Sempre più giovani scelgono il micro-pensionamento, ovvero lunghe pause dal lavoro per viaggiare o rigenerarsi. Una tendenza che cambia il rapporto con l’impiego e la carriera.
La pensione è l’agognata meta di ogni lavoratore. Nelle società occidentali con la denatalità e l’invecchiamento della popolazione, questa meta si sta allontanando sempre di più, perché, di fatto, si è allungata l’età per godere di un diritto sacrosanto. Le giovani generazioni sembrano più propense ad un cambio di paradigma culturale, ossia: non restare per 40 anni e oltre nello stesso posto di lavoro, ma prendersi dei periodi, più o meno lunghi, di pausa.
Sembrerebbe una sorta di rimedio contro il sovraccarico da lavoro, che produce conseguenze negative sulla salute dei lavoratori. Gli scienziati sociali, essendo dotati di fervida fantasia, hanno definito questo fenomeno “micro retirement” (micro-pensionamento). Non è dato sapere il motivo di questa definizione un po’ ambigua, che ad una prima analisi con la pensione purchessia non ha nulla a che fare. Forse, per evitare equivoci, sarebbe stata più appropriata la parola “pausa”.
Scorrendo le notizie sul tema, emerge che la tendenza riguarda persone che percepiscono stipendi di un certo livello. Come nel caso di un ingegnere/creator che ha deciso di non arrivare a 70 anni per viaggiare e dedicarsi agli hobby, ma prendersi una lunga pausa dal lavoro. Più che un micro-pensionamento sembra un nuovo modo di vivere, alternativo a quello consueto. Sarebbe impossibile, comunque, coi salari che ci ritroviamo in Italia prendersi una pausa, soprattutto se si ha famiglia e si è monoreddito. Ma anche quando si lavora in due, si fa fatica a stare nelle spese. Figurarsi prendersi una pausa.

Comunque, ad esserne attratti maggiormente sono i giovani. Su TikTok, il loro social preferito, il consiglio fornito a chi chiede come si possa usufruire di una pausa di lavoro, è di mettere da parte un bel gruzzolo, prima di decidere, oppure avere un supporto finanziario da parte della propria famiglia. La scoperta dell’acqua calda, che nella lingua gergale è sinonimo di semplice ovvietà. E’ difficile immaginare di poter lasciare il lavoro per prendersi una pausa senza avere delle risorse finanziarie, molti non riescono a sopravvivere nemmeno 1 o 2 mesi, se venisse sospeso lo stipendio!

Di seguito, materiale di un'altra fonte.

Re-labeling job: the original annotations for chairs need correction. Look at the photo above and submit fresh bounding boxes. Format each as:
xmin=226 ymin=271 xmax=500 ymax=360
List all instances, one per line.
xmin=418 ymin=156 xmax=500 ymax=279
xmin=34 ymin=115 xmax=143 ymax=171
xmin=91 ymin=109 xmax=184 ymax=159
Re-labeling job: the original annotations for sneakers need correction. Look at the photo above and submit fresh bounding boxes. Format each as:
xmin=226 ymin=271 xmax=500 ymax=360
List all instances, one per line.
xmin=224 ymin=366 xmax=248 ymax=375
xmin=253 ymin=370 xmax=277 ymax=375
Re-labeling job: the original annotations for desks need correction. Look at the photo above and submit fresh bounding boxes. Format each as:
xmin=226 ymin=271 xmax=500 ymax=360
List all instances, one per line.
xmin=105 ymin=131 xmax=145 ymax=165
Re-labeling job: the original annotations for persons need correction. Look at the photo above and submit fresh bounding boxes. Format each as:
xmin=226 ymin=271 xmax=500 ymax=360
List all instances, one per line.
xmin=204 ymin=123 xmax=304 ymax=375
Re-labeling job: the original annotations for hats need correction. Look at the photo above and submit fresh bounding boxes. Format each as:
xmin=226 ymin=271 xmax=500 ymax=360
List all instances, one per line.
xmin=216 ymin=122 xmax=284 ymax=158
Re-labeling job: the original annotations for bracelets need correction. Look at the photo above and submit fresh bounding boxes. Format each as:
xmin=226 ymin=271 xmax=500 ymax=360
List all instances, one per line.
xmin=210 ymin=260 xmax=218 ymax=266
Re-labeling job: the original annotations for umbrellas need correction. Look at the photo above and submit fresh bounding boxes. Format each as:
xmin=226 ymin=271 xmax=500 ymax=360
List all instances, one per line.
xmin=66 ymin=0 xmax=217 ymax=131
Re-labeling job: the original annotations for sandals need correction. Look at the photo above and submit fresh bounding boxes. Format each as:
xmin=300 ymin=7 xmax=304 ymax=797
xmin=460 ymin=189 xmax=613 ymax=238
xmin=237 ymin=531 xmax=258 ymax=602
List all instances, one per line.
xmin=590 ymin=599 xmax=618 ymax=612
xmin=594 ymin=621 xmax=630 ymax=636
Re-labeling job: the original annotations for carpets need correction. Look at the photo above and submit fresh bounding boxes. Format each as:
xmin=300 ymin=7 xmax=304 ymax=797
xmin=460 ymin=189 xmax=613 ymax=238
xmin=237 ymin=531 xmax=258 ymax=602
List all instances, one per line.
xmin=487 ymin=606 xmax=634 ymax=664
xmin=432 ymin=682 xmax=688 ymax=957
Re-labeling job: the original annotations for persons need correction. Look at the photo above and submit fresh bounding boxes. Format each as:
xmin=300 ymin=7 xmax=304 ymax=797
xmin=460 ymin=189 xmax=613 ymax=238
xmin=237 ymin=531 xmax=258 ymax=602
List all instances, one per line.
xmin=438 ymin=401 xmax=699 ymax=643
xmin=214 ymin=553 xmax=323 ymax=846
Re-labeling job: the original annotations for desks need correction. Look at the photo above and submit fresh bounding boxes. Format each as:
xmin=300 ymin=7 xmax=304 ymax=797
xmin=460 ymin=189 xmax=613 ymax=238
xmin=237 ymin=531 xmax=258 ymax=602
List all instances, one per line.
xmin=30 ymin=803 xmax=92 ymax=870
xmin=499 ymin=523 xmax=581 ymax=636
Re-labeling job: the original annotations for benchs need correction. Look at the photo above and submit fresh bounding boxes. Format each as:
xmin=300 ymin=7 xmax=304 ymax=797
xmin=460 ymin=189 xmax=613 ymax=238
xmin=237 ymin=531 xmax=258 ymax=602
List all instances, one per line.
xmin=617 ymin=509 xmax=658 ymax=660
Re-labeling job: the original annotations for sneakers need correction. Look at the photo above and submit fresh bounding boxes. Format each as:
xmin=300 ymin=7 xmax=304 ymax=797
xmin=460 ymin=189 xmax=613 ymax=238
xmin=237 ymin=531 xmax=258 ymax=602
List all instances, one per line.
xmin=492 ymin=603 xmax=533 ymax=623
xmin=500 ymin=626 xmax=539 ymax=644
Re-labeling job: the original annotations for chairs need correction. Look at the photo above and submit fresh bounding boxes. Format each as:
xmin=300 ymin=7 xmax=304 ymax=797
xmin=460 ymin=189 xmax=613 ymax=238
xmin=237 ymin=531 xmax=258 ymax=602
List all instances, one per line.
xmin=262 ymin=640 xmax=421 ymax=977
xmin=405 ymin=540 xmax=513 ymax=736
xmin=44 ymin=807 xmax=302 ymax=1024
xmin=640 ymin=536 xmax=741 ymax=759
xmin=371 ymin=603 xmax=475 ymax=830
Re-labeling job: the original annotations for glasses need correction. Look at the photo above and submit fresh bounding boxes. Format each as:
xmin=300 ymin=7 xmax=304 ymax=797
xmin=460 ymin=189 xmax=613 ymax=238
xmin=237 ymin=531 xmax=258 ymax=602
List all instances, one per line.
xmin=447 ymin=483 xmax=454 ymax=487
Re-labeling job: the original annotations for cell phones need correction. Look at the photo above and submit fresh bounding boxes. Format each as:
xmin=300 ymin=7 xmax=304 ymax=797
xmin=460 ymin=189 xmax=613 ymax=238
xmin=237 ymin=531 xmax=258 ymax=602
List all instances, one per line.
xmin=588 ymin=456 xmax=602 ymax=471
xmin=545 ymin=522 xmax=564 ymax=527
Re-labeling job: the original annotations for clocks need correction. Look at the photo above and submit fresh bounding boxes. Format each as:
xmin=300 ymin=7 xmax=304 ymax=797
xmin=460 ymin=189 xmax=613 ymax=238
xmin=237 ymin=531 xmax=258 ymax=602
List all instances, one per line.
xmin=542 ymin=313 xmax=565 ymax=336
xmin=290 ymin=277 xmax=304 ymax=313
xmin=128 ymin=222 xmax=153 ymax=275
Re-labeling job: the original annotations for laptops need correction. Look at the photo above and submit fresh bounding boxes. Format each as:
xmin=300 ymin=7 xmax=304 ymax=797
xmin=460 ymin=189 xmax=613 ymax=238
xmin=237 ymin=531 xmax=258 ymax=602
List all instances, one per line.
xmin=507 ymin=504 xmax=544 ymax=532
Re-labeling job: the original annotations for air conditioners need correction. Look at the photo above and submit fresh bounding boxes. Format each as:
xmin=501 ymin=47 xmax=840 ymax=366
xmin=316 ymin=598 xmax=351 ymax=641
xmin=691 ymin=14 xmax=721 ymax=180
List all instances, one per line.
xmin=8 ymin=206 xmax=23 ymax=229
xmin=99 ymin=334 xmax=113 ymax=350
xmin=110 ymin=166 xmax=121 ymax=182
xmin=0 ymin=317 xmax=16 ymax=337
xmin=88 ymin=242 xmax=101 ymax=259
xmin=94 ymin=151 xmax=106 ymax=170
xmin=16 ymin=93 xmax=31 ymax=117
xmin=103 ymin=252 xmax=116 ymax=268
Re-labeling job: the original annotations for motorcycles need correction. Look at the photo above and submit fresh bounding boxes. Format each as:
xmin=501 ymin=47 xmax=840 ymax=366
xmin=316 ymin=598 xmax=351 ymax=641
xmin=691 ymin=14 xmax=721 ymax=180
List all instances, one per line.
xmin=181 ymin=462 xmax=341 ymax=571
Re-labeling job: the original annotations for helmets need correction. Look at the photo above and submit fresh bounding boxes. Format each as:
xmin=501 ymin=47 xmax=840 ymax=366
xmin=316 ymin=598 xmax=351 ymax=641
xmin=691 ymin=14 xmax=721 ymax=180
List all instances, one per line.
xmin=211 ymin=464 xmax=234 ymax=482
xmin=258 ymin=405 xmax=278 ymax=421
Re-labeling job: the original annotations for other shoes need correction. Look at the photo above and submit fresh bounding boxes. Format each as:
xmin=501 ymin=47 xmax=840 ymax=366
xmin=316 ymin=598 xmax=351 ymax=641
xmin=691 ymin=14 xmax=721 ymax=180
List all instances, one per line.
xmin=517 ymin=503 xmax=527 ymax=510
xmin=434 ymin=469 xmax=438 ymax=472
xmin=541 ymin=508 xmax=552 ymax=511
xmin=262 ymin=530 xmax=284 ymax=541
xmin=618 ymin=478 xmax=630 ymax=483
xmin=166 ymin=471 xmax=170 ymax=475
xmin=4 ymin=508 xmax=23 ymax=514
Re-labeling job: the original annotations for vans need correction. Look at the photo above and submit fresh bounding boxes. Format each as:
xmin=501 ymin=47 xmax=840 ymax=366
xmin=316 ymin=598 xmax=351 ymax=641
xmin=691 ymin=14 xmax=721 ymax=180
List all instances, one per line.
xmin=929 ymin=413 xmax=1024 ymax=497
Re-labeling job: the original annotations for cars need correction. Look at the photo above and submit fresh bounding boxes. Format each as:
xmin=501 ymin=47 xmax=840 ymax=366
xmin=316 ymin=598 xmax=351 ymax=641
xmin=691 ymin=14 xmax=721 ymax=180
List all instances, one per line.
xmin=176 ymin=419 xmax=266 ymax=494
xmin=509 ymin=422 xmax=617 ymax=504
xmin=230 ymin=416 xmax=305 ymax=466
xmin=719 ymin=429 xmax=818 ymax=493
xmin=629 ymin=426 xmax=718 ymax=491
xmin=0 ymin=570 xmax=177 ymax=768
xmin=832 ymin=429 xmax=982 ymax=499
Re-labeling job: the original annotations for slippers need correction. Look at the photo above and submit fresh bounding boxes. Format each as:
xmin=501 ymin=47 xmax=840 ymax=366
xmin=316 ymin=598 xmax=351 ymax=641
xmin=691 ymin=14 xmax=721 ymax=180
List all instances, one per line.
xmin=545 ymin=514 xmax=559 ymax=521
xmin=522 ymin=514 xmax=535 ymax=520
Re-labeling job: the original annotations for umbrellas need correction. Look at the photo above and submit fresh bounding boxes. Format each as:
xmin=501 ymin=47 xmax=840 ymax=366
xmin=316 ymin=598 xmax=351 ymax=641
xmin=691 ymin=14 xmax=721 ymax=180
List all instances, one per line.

Questo trend nel nostro Paese ha appena fatto capolino nel costume nazionale, dove, tuttavia, ne esiste uno simile, detto “job hopping”. Si tratta della pratica di cambiare frequentemente lavoro o di fare un elevato numero di esperienze lavorative in un periodo di tempo relativamente breve, da parte di chi non è gratificato del proprio lavoro e quindi cambia, spesso, mansione o settore. Secondo i dati diffusi dall’Agenzia Nazionale Politiche Attive del Lavoro (ANPAL) il “job hopping” nell’ultimo decennio ha riguardato circa 3 milioni di lavoratori. L’occupazione nel Belpaese è cresciuta rispetto agli anni scorsi. Tuttavia, si è ancora lontani dalla media europea, soprattutto per le basse percentuali nel Mezzogiorno d’Italia e di quella femminile.
I giovani, come detto, non sembrano disposti a mettere il lavoro al primo posto della loro scala di valori, se questo significa non avere tempo libero. Una nota curiosa è costituita dal tempo di permanenza sul luogo di lavoro. Per i sessantenni e oltre è, in media, di 8 anni e 3 mesi. Per le generazioni successive oscilla dai 5 anni e 2 mesi ai 2 anni e 9 mesi fino ai 2 anni e 3 mesi. A conferma della fluidità delle relazioni sociali e, quindi, lavorative. Come si dice in certi casi: se son rose fioriranno, se son spine attenzione a non pungersi, perché gli aculei possono essere pericolosi!